Sociology 250 - Introduction to Social Theory
Instructor: Paul Gingrich
office: CL 217
Classes: Monday, Wednesday, Friday, 9:30 a.m. – 10:20 a.m., CL407
Office Hours: Monday 1:30 p.m. - 2:30 p.m., Friday 10:30 a.m – 11:30 a.m.,
or by appointment.
Bert N. Adams and R. A. Sydie, Sociological Theory. HM585 A33 2001
Additional materials located at the reserve desk of the University Library or on the above web site.
Assigments and Grading:
October 9 First short paper due 12 points
October 21 Midterm examination 25 points
November 18 Second short paper due 12 points
December 9 Third short paper due 12 points
December 9 Final examination, 9:00 a.m. – 12:00 noon 35 points
Discussion and participation 4 points
Total 100 points
Special Needs: If there is any student in this course who, because of a disability, may have a need for accommodations, please discuss this with the instructor. You should also contact the Coordinator of Special Needs Services at 585-463l.

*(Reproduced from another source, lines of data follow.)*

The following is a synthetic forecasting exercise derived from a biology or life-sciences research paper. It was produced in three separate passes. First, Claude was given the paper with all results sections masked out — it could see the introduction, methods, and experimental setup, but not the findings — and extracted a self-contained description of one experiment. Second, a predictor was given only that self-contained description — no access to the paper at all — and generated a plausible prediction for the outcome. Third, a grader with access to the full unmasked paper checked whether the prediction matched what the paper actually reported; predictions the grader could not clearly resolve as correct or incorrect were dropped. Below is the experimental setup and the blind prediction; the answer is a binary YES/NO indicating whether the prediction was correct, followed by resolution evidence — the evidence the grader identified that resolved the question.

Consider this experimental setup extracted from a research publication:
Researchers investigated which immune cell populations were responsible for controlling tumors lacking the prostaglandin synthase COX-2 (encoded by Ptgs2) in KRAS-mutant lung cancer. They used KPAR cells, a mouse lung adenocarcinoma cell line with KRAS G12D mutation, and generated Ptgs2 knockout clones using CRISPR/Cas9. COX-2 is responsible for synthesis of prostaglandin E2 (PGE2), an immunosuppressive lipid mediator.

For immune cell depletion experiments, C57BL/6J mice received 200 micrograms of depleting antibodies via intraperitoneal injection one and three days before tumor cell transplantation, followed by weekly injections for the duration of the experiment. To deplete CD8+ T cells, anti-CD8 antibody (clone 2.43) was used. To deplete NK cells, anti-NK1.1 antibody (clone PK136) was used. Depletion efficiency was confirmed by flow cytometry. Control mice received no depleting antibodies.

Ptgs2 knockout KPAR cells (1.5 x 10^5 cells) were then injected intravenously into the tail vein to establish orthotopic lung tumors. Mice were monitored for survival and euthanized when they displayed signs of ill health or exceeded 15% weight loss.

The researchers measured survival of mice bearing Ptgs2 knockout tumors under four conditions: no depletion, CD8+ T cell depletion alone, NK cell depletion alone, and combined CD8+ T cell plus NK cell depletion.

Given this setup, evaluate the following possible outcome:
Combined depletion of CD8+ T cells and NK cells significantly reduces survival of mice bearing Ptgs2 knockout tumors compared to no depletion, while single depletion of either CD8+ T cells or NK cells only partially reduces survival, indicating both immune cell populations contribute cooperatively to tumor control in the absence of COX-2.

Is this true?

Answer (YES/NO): YES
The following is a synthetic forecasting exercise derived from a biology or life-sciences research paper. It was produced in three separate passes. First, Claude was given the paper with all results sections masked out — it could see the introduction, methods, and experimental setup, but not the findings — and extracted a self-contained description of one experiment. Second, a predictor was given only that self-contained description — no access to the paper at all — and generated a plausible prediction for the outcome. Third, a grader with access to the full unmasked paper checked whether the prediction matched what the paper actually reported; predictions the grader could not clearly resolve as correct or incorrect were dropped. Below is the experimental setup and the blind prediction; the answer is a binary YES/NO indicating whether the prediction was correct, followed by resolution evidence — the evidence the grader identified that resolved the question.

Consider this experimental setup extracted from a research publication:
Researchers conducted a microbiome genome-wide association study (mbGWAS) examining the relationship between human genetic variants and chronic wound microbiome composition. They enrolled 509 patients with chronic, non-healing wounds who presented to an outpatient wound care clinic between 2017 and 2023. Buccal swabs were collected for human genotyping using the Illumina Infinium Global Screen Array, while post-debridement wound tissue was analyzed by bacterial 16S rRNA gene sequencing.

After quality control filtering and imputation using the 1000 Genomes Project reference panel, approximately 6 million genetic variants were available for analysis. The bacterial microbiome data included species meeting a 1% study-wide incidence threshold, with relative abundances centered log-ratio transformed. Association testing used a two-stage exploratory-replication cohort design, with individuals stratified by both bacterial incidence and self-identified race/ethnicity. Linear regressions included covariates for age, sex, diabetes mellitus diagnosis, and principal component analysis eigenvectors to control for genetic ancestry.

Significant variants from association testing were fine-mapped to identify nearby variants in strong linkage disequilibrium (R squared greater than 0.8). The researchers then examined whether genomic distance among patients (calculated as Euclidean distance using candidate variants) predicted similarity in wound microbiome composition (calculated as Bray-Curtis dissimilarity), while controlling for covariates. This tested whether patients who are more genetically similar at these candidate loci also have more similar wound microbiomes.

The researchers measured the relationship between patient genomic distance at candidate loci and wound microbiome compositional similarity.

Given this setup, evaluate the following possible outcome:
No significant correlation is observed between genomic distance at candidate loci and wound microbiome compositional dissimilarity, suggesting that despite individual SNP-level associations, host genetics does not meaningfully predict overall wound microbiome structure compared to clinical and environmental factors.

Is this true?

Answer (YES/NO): NO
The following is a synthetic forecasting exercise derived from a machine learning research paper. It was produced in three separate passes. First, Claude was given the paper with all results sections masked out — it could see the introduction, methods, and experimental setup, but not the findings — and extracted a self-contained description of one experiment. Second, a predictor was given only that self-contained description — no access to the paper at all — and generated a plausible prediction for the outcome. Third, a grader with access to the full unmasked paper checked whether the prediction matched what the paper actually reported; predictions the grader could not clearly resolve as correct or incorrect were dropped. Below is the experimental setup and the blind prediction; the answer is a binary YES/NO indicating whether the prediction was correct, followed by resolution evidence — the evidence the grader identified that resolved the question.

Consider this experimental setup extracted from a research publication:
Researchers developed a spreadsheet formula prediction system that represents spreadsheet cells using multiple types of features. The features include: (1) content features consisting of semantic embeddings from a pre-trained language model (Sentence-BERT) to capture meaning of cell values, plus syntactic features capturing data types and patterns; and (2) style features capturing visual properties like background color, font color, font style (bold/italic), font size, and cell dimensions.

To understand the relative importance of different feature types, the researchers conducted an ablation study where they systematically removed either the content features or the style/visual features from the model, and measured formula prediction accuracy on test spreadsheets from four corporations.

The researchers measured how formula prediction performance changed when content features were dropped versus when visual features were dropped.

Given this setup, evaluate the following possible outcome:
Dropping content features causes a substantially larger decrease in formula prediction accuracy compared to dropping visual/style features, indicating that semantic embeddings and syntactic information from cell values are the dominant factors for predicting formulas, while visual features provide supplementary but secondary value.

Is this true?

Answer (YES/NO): YES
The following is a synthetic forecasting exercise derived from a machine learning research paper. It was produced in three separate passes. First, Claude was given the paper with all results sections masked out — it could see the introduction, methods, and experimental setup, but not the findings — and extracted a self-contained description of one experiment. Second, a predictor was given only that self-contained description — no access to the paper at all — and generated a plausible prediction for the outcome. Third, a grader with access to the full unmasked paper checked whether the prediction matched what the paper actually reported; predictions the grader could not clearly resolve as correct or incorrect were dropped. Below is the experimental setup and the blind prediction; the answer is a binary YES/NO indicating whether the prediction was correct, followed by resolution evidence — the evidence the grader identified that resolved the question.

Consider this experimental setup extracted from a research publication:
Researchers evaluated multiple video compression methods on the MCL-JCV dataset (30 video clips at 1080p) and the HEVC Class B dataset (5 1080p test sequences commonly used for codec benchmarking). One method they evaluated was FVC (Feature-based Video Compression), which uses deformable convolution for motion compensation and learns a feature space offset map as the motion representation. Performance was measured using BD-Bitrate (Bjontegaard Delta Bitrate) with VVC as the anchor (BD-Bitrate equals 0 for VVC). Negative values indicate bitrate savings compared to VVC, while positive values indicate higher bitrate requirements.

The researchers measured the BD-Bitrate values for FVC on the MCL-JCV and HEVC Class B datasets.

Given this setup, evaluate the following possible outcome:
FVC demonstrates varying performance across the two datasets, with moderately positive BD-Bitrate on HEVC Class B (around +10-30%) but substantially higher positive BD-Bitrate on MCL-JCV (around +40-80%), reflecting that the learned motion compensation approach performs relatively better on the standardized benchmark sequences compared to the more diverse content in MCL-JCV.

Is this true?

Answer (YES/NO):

An introductory discussion of the emergence of sociological theory, the work of the "founding figures," as well as major developments in 20th-century thought.
Sociology 250, Fall 2002. Tentative Class Schedule and Readings
September 3 Introduction Ch. 1-2
September 9 Durkheim Ch. 4
September 16 Marx Ch. 5
September 23 Marx Ch. 5-6
September 30 Weber Ch. 7
October 7 Weber Ch. 7
October 14 Simmel Ch. 8
October 21 Other voices Ch. 11-12
October 28 Society, self, mind Ch. 13
November 4 Functionalism Ch. 14
November 11 Conflict approaches Ch. 16-18
November 18 Contemporary approaches Ch. 20-23
November 25 Canadian approaches handouts
December 2 Review Ch. 19, 24
December 9 Final examination, 9:00 a.m. – 12:00 noon
This class provides a survey of theoretical approaches to the study of sociology. We first examine the approaches of the founding figures of the late nineteenth and early twentieth century – Durkheim, Marx, Weber, and Simmel – these are the subjects of the midterm examination. Following this, we examine early sociological approaches to social interaction, women, and minorities. We then survey more recent functionalist, conflict, and social interactionist approaches. Near the end of the semester we discuss contemporary approaches to the study of sociology; the class concludes with a short discussion of postmodern social theory and Canadian contributions to the study of sociology.
The three short papers are on specific topics and are to be three to five double-spaced pages in length. The four points for discussion and participation will be assessed by the instructor, based on participation. The final examination is a comprehensive examination, with greater emphasis placed on issues examined in the last half of the semester.